Exporters get yet another shot in the arm from govt
The government yesterday gave yet another stimulus package worth Tk 3,000 crore for the export-oriented industries to help them provide wages and salaries to their workers for July.
This is the third stimulus package for the export-oriented industries, which are now actively running their units, since March.
The development comes after the Bangladesh Garments Manufacturers and Exporters Association (BGMEA) and the Bangladesh Knitwear Manufacturers and Exporters Association (BKMEA), whose members generate most of the export receipts, jointly wrote to Finance Minister AHM Mustafa Kamal on June 22 seeking continuation of low-cost loans for three more months to September.
Garment factory owners are in deep worry about carrying out various activities, the future of the industry and how to pay wages to the workers, said the joint letter, which was also sent to the prime minister's principal secretary.
"As a result, it would not be possible for most garment factory owners to pay wages to workers for July, August and September," the letter said, adding that the initial stimulus package had helped the garment sector withstand the crisis brought on by the global coronavirus pandemic.
Garment factories in Bangladesh faced order cancellations or suspensions worth more than $3 billion since the pandemic took form. Subsequently, earnings from apparel shipments in the immediate past fiscal year fell to its lowest in a decade of $27.83 billion. The amount is 18.45 per cent lower than in fiscal 2018-19.
It may take up to eight months to get the payment for the shipments already made. But the workers have to be paid to keep factories up and running to execute the current shipments and make the delivery for the orders coming in, the two trade bodies said.
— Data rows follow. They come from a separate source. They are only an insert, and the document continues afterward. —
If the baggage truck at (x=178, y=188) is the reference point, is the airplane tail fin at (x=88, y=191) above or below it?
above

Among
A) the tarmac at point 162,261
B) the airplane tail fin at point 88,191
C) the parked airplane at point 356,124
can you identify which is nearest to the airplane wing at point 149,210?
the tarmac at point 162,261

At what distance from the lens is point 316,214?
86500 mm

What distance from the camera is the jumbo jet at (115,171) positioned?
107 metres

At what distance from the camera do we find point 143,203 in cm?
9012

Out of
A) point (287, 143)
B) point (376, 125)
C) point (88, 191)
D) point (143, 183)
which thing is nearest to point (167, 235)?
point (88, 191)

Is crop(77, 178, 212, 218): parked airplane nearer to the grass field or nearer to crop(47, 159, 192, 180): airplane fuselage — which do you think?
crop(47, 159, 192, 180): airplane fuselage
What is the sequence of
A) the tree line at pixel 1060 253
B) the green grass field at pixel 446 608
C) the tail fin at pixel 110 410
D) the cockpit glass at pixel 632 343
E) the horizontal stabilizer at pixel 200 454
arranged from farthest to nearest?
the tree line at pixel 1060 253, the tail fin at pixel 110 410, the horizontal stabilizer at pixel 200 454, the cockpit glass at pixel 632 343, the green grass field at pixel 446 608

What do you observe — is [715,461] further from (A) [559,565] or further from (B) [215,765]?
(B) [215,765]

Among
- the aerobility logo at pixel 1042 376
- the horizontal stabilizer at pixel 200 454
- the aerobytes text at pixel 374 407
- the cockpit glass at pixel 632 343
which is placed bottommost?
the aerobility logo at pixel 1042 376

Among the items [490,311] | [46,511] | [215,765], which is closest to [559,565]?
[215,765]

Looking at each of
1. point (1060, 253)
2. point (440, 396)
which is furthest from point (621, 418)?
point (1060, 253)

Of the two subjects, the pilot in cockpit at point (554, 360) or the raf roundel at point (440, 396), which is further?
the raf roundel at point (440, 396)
Subsequently, the finance ministry on Wednesday asked the central bank to provide the additional fund to the export-oriented industries, which are dominated by garment factories.
Accordingly, the central bank yesterday sent a letter to 47 banks to release the fund from the stimulus package for the large borrowers in the industrial and service sectors. The package's allocation was raised to Tk 33,000 crore from Tk 30,000 crore for this end.
Borrowers will have to pay 4.50 per cent interest rate to avail the fund while banks will get 9 per cent interest as the government will give the rest as subsidy.
Banks will be permitted to take up 50 per cent fund from the central bank's refinance scheme to provide the credit to the export-oriented industries smoothly.
Borrowers will have to pay the loans within two years including a grace period of six months.
Things are looking up for the apparel sector though.
In June, the final month of the immediate past fiscal year, the earnings were $2.12 billion, according to data from the Export Promotion Bureau. June's earnings were 11.43 per cent lower than a year earlier but up 72.4 per cent from the previous month as economies in the Western world gradually opened up.
This could be why the finance ministry has held back from ceding the apparel exporters' latest demand for another round of financing in its entirety.
On the eve of Bangladesh embarking on a countrywide shutdown on March 26, the government announced a Tk 5,000-crore special package to pay the wages and allowances of export-oriented industries' workers for three months starting from April.
As the fund was later found to be inadequate, the government released another Tk 2,500 crore from the bailout package rolled out for the large industries affected by the pandemic.
Banks disbursed the amount directly to the workers' bank accounts or mobile financial service accounts.
The interest-free loan carried a 2 per cent service charge.
Two managing directors of banks preferring anonymity said they had already taken the required measures to implement the central bank's instruction.
Banks will release the funds in the quickest possible time, they said.
"We are hopeful that the commercial banks will start disbursing the salary to the workers' accounts soon as the government has set July 30 as the deadline for payment of salary to workers," said Khan Monirul Alam Shuvo, chairman of PR Standing Committee of the Bangladesh Garment Manufacturers and Exporters Association (BGMEA).
If the workers get the salary from the banks timely, it is expected that the factory owners will also pay the workers' Eid festival allowance from their own funds timely.
The government asked the factory owners of 42 sectors including garment sector to pay the festival allowance by July 27.
Mohammad Hatem, vice-president of BKMEA, is also hopeful that the workers will get the salary timely as the government gave another stimulus package.